A couple of other details for Dynomite's YAML. You do not need 65536 for the mbuf_size
. You can use something smaller like 16384. You should also remove the dyn_port: 65533
. dyn_listen
would do the job. Make sure before you start Conductor that you can send data with redis-cli.
@clari-akhilesh / @v1r3n ,
im new cluster things. so could you please explain on how did you do it? i am running conductor using jar. do i need any other clustering tools to make the conductor cluster or they have cluster mode themselves? please let me know if there are any other reference docs.
@v1r3n , How is load balancing among Conductor servers achieved? Is a load balancer must? Or the Conductor Servers within a cluster (talking to the same underlying Dynomite) capable of load balancing by themselves as the deployment follows peer-to-peer architecture?

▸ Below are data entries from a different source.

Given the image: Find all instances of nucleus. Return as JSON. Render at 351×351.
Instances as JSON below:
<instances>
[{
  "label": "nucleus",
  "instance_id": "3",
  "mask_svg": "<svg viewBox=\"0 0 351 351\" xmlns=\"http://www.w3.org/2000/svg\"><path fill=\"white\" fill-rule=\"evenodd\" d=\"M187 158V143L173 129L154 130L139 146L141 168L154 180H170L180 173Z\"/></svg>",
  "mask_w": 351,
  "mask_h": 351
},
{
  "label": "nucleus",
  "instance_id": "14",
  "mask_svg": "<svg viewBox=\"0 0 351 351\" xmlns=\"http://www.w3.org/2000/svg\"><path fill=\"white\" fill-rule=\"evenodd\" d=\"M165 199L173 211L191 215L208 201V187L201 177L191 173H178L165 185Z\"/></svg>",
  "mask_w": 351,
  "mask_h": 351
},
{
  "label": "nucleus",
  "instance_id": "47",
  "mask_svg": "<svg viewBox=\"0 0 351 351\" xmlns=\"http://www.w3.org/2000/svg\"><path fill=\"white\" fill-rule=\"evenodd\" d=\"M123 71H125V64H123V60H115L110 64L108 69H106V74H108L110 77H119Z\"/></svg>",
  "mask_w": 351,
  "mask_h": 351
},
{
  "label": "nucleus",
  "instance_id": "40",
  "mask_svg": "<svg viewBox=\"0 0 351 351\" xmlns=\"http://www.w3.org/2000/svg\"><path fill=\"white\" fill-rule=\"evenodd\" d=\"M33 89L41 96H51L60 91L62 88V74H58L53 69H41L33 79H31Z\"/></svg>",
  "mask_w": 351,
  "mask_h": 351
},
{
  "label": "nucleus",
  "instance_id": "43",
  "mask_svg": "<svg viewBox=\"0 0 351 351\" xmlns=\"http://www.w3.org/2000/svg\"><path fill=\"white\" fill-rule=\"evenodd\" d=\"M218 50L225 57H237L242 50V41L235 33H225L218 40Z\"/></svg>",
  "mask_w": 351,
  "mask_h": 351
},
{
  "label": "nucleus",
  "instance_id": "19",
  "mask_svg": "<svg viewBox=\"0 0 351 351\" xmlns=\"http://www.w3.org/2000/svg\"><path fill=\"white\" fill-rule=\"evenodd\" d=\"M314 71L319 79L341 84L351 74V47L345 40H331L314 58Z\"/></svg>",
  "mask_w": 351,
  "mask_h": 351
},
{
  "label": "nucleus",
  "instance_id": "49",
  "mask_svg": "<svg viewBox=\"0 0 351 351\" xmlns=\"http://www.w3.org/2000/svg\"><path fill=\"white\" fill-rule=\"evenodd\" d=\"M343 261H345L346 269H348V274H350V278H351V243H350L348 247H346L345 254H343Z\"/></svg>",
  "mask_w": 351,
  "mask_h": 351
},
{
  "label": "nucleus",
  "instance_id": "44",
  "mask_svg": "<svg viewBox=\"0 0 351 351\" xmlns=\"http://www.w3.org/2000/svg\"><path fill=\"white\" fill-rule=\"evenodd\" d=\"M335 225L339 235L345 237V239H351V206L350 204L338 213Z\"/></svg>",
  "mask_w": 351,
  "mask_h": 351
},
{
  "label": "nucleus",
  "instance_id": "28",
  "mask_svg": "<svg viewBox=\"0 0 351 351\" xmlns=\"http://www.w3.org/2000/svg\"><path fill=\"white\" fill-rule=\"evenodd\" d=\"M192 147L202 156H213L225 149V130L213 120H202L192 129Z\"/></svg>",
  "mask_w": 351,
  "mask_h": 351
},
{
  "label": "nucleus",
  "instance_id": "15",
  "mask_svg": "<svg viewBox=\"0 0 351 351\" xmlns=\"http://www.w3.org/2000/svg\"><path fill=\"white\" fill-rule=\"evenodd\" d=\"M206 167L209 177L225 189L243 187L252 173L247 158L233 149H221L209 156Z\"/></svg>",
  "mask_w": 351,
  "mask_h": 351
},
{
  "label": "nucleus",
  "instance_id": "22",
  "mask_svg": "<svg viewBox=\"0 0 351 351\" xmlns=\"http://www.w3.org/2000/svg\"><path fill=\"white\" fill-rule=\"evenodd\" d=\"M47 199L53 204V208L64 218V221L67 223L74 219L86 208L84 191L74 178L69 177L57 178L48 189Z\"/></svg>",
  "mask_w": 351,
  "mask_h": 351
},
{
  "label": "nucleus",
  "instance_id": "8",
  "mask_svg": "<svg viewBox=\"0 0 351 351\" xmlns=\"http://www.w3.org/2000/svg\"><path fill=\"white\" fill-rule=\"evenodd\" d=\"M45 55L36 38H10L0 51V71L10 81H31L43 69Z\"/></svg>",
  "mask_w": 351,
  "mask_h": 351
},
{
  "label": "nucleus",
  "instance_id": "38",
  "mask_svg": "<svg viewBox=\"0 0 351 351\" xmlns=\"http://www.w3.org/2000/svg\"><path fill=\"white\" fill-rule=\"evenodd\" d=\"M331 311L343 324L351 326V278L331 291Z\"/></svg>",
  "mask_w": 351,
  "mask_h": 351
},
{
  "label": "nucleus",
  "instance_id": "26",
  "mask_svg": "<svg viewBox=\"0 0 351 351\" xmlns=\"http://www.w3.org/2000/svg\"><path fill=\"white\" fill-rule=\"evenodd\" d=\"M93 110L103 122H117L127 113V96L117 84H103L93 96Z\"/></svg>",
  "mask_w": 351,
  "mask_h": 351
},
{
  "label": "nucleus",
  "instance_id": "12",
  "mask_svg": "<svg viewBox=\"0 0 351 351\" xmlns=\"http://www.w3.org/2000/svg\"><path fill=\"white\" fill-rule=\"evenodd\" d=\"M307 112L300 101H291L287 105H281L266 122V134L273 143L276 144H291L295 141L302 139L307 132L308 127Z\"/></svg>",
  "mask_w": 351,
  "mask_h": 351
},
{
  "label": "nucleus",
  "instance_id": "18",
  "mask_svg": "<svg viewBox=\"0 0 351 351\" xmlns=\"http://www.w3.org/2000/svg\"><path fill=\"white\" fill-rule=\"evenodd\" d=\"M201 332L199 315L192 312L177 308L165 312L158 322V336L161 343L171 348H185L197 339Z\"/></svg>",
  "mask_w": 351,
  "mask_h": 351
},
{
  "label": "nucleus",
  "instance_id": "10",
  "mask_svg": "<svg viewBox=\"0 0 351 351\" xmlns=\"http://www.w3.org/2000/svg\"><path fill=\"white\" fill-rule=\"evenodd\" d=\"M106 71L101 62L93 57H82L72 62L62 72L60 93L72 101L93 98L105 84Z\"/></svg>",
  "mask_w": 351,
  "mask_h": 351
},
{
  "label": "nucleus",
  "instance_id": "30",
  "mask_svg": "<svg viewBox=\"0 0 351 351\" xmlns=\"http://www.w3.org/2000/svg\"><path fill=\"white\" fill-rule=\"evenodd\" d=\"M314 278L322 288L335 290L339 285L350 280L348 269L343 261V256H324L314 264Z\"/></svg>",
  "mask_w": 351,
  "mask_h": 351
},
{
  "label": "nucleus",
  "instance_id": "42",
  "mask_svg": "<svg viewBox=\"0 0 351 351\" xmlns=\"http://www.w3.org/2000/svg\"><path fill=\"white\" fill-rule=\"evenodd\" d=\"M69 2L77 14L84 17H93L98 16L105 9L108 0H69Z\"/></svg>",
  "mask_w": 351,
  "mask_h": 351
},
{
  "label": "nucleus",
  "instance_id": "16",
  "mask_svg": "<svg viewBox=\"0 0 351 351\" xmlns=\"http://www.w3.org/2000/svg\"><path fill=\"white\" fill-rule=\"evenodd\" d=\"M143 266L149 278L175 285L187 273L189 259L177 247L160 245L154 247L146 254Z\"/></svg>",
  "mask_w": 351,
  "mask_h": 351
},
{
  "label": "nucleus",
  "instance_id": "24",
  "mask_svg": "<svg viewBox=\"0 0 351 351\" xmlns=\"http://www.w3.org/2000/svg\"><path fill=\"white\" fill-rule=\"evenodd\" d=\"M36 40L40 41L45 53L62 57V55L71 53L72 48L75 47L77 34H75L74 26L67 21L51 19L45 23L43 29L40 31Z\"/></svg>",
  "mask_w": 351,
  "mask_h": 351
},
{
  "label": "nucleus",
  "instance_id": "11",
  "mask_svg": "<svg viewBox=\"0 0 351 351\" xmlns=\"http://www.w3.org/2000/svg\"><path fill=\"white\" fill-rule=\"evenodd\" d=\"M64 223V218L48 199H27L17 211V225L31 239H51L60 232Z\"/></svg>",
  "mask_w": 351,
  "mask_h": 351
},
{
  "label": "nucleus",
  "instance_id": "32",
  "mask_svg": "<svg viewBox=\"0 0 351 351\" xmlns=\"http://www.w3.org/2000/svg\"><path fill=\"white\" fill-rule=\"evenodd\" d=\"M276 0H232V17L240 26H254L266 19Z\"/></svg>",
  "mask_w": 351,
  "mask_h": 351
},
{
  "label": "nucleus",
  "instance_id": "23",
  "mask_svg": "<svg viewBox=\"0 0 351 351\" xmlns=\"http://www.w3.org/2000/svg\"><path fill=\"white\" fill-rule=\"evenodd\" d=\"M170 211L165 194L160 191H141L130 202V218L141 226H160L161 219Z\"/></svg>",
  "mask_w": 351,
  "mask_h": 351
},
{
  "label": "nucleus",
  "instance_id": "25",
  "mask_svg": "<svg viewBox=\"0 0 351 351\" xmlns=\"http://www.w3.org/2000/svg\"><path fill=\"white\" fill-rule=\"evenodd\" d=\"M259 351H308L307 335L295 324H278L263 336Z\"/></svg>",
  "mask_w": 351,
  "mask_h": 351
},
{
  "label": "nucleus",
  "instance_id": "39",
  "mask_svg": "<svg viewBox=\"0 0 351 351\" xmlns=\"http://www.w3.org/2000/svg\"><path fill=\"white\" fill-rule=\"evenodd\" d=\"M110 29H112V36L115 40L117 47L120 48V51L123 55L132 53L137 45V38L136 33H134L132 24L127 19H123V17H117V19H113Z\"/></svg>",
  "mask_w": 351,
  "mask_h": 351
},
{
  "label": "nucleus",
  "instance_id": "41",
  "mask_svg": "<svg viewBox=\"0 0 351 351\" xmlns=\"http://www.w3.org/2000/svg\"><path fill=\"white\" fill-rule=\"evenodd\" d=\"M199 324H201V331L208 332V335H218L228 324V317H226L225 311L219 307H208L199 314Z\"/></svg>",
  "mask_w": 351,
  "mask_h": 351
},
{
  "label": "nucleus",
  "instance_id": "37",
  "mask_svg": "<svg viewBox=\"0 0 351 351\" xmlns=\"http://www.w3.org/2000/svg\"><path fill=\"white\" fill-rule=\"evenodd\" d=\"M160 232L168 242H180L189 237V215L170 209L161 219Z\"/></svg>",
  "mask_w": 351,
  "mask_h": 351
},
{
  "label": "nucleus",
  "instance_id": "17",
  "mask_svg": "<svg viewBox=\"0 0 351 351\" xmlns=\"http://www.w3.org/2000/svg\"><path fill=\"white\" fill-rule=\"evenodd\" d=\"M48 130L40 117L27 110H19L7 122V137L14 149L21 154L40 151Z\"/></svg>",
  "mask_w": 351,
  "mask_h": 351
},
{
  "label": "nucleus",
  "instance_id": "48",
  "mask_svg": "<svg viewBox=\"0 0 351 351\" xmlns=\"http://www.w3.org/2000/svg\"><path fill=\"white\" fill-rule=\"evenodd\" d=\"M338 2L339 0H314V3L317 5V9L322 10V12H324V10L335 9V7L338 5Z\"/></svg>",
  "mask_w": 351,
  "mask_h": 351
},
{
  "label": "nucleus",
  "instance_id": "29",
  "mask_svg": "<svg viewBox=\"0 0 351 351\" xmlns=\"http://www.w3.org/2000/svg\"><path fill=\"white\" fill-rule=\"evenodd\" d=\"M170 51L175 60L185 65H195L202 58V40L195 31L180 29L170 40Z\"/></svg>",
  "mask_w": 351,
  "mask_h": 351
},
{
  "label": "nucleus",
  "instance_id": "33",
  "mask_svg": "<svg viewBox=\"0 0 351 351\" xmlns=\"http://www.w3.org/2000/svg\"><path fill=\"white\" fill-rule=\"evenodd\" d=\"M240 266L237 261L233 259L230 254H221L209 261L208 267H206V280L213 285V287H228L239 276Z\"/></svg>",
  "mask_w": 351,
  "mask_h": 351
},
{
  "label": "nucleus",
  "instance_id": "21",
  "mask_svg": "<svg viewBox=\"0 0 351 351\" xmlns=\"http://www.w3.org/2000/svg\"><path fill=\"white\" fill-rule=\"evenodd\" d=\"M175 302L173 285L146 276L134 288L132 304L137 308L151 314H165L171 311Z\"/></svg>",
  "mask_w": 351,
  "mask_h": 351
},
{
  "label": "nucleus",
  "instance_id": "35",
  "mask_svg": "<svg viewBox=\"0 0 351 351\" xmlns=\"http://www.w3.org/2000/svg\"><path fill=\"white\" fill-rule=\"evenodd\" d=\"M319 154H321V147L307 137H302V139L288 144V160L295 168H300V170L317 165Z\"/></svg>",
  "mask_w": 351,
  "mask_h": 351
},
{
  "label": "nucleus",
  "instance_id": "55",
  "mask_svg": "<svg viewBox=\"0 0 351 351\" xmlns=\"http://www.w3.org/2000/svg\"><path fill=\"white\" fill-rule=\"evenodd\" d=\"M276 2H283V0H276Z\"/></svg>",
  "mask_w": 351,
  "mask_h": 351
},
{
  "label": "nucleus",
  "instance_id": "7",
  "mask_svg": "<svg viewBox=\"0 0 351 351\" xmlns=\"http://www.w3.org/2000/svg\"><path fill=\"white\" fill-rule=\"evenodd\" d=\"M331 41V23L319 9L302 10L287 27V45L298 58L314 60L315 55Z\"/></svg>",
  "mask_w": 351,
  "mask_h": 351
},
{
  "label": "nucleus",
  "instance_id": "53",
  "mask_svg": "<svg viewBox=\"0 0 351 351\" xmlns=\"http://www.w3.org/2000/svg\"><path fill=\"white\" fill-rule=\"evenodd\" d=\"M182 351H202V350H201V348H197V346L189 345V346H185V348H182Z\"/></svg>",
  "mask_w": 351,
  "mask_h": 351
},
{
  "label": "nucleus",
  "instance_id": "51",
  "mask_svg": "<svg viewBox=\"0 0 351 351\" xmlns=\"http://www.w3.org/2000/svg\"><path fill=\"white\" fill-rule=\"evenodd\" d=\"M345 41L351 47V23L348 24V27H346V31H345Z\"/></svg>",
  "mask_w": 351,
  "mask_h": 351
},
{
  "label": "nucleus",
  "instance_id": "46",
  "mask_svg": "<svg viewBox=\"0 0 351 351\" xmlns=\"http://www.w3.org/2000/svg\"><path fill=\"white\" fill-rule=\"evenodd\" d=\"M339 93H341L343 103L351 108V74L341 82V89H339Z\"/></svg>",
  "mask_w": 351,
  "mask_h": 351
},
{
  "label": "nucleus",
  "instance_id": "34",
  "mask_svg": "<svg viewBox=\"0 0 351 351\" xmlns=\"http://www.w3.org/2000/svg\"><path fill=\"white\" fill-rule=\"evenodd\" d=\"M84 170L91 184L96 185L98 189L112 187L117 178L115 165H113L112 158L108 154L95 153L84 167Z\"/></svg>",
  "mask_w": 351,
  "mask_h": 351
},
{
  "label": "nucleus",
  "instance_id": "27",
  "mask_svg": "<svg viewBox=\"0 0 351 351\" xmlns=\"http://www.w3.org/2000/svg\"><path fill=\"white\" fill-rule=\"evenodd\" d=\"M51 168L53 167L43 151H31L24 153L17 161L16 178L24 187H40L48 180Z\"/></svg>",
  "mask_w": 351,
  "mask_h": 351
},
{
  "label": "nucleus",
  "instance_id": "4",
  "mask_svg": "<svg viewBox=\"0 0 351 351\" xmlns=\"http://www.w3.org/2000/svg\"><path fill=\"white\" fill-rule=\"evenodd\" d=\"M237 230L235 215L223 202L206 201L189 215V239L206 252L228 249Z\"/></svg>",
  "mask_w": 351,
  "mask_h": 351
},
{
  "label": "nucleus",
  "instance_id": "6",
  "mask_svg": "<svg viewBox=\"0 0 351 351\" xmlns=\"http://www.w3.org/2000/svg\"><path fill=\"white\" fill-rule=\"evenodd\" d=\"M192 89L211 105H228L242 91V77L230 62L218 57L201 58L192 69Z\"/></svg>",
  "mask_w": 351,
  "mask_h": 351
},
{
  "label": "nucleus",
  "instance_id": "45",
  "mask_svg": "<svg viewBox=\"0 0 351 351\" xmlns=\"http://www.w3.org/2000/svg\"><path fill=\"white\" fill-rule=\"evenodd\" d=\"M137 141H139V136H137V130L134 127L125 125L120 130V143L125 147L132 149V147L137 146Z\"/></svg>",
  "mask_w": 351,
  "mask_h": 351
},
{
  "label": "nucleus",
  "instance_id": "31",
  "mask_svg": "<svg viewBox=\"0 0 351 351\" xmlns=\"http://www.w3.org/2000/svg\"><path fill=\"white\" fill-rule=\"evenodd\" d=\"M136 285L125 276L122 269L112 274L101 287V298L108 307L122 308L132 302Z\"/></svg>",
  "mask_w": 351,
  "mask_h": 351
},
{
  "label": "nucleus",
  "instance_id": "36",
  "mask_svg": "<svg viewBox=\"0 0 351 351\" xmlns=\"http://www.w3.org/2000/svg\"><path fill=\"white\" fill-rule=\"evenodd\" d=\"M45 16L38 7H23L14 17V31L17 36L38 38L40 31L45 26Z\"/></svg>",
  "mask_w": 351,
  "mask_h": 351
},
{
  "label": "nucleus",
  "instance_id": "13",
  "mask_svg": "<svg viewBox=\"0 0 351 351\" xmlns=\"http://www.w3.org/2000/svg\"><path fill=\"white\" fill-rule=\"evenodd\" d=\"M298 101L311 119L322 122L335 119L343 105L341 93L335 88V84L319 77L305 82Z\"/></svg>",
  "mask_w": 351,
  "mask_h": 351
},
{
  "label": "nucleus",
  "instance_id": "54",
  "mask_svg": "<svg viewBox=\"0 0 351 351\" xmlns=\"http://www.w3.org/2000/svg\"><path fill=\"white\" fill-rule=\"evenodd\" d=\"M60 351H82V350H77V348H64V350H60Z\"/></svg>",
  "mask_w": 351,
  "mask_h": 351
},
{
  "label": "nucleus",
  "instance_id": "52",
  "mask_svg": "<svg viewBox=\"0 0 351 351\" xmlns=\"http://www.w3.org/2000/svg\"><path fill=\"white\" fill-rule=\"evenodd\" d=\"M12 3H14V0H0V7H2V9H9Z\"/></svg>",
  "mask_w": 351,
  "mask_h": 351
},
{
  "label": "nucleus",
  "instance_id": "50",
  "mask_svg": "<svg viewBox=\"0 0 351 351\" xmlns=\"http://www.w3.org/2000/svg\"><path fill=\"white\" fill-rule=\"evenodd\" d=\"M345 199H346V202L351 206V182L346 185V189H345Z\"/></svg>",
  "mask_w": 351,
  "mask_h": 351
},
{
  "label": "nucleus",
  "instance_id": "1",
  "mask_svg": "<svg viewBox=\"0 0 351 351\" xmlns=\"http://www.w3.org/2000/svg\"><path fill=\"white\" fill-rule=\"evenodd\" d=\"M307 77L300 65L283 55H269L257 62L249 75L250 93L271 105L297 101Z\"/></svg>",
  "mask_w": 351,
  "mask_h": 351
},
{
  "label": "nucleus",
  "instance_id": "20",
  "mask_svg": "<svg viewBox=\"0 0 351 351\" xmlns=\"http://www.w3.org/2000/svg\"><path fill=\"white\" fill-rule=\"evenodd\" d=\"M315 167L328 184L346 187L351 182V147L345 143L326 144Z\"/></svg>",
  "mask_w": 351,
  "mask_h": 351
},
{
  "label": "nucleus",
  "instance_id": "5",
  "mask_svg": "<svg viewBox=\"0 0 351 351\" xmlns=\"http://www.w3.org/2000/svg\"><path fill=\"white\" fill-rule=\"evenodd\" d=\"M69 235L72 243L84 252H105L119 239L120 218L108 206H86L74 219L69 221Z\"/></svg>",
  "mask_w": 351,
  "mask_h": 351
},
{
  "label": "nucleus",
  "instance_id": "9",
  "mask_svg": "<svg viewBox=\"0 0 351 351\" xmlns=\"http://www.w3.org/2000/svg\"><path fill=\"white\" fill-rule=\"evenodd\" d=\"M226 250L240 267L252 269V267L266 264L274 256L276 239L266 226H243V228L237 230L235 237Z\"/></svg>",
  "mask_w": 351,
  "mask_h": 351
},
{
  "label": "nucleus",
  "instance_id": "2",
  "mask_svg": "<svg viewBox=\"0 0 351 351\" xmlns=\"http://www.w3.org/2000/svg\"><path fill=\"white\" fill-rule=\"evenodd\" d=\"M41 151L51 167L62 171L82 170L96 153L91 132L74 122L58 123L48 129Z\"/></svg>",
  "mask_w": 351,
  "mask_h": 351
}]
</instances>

Conductor itself is stateless and so n nodes can be put behind a load balancer and each Conductor instance treated the same as another functionally. With horizontal scaling and availability of Conductor solved, this leaves the backend. Each Conductor node is configured in its configuration file to talk to m Dynomite nodes and internally Dynomite will potentially forward requests to other Dynomite nodes (total of p Dynomite nodes, where p >= m) that contains the data desired. Dynomite will also perform replication and redistribution of data transparent to clients. So, Dynomite can be functionally treated similar to a multi-master database with multiple writers somewhat similar to Redis 3 (or Memcache) cluster equivalents.
For ElasticSearch configuration for Conductor, the architecture is different and looks more like a traditional single endpoint service.
For a deeper dive on Dynomite and how it works with Redis / Memcached, please see https://medium.com/netflix-techblog/introducing-dynomite-making-non-distributed-databases-distributed-c7bce3d89404
Thanks @djk29a for clarifying the load balancing. Couple of quick questions:
Somewhere I read that Conductor Servers follow peer-to-peer deployment architecture. So, what kind of information is exchanged among the Conductor Servers in a cluster? What is the communication mechanism or protocol?
Conductor servers do not communicate to each other - as there is no persistent state maintained on the servers. They are essentially stateless machines. The state of the workflows is maintained in the dynomite database and is read each time a workflow execution is evaluated.
Hope this clarifies.
Thanks @v1r3n for the clarification.
In the documentation, you mentioned that scaling out conductor servers would achieve scalability and improve performance. In my test cluster, every node has elasticsearch, dynomite and conductor server running. When scaling up from 1 to 2 nodes, the performance dropped (measured by, time taken to run 'x' number of parallel workflows). Is this the right way to scale conductor? If not, could you provide the best practices? Thanks.